§ ARTICLE:
######
The method may include the step of, after the mechanically displacing step, mechanically displacing the closure device 24, thereby preventing fluid communication through the opening 20 between the interior flow passage 22 and the annulus 16.
The mechanically displacing step includes engaging a shifting tool 116 with a profile 120 in the valve 18.
The fluid communication preventing step may include displacing a piston 74 in response to a pressure differential applied across the piston 74, and the mechanically displacing step may include displacing the closure device 24 relative to the piston 74.
The fluid communication permitting step may be performed by applying an increased pressure to the interior flow passage 22 while fluid communication through the opening 20 between the interior flow passage 22 and the annulus 16 is prevented, thereby opening at least one valve device 62 and permitting fluid communication through the valve device 62 and the opening 20 between the interior flow passage 22 and the annulus 16.
The fluid communication preventing step is performed by applying another increased pressure to the interior flow passage 22 and the annulus 16 while fluid communication through the opening 20 between the interior flow passage 22 and the annulus 16 is permitted, thereby causing fluid communication through the opening 20 between the interior flow passage 22 and the annulus 16 to be prevented.
Another method of controlling flow between an interior flow passage of a tubular string 12 and an annulus 16 external to the tubular string in a subterranean well is described above. The method includes the steps of: applying a pressure differential across a piston 74 of a valve 18 interconnected in the tubular string 12, thereby displacing a closure device 24 of the valve 18; and then displacing the closure device 24 relative to the piston 74, thereby allowing fluid communication between the flow passage 22 and the annulus 16 via at least one opening 20 of the valve 18.
The pressure differential applying step may include preventing fluid communication through the opening 20 between the interior flow passage 22 and the annulus 16 via the opening 20.
The method also includes the step of, prior to the fluid communication preventing step, permitting fluid communication through the opening 20 between the interior flow passage 22 and the annulus 16. The fluid communication permitting step may be performed in response to an application of pressure to the valve 18 prior to the pressure differential applying step.
The method may include the step of, after the closure device 24 displacing step, displacing the closure device 24 relative to the piston 74, thereby preventing fluid communication through the opening 20 between the interior flow passage 22 and the annulus 16.
The closure device 24 displacing step includes engaging a shifting tool 116 with a profile 120 in the valve 18.
The pressure differential applying step may be performed by applying an increased pressure to the interior flow passage 22 while fluid communication through the opening 20 between the interior flow passage 22 and the annulus 16 is prevented, thereby opening at least one valve device 62 and permitting fluid communication through the valve device 62 and the opening 20 between the interior flow passage 22 and the annulus 16.
The method also includes the step of preventing fluid communication between the flow passage 22 and the annulus 16 through the opening 20 by applying another increased pressure to the interior flow passage 22 and the annulus 16 while fluid communication through the opening 20 between the interior flow passage 22 and the annulus 16 is permitted, thereby causing fluid communication through the opening 20 between the interior flow passage 22 and the annulus 16 to be prevented.
######
§ GIVEN INSTRUCTION 1: In one to three sentences, explain what the valve passage says results from applying an increased pressure to the interior flow passage 22 while fluid communication through the opening 20 is prevented.
§ GIVEN INSTRUCTION 2: Write the next part of the valve passage, starting after its last sentence.
The listing that comes next has no connection to the valve passage.

§ DATA EXCERPT:
######
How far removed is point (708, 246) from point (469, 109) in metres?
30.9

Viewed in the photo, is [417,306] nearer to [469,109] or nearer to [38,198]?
######
§ REPLY 1: The increased pressure opens at least one valve device 62. That permits fluid communication through the valve device 62 and the opening 20 between the interior flow passage 22 and the annulus 16.

§ REPLY 2:
Also described in the above disclosure is a valve 18 for use in a subterranean well. The valve 18 includes at least one opening 20 which provides for fluid communication between an exterior of the valve 18 and an interior longitudinal flow passage 22 extending through the valve 18. A closure device 24 selectively permits and prevents flow through the opening 20. A piston 74 biases the closure device 24 to displace, and the closure device 24 is mechanically displaceable relative to the piston 74.
The valve 18 may include at least one valve device 62, with flow through the opening 20 being permitted in response to a pressure differential being applied to the valve device 62. The valve 18 may also include at least another valve device 64, with flow through the opening 20 being prevented in response to another pressure differential being applied to the valve device 64.
The closure device 24 may be displaceable relative to the piston 74 after the piston biases the closure device 24 to displace to a closed position in which fluid communication through the opening 20 is prevented.

Claims

A method of controlling flow between an interior flow passage (22) of a tubular string (12) and an annulus (16) external to the tubular string in a subterranean well, the method comprising the steps of:
providing a valve (18) according to any of claims 8 to 10 in the tubular string (12), the valve including at least one opening (20) providing fluid communication between the interior flow passage (22) and the annulus (16);

firstly permitting fluid communication through the opening (20) between the interior flow passage (22) and the annulus (16);

the method characterized by then preventing fluid communication through the opening (22) between the interior flow passage (22) and the annulus (16) in response to an application of pressure to the valve (18) by applying an increased pressure to the interior flow passage (22); and

then mechanically displacing the closure device (24) of the valve (18) with a shifting tool, thereby allowing fluid communication through the opening (20) between the interior flow passage (22) and the annulus (16).
The method of claim 1, wherein the fluid communication permitting step is performed in response to an application of pressure to the valve (18) prior to the application of pressure to the valve (18) in the fluid communication preventing step.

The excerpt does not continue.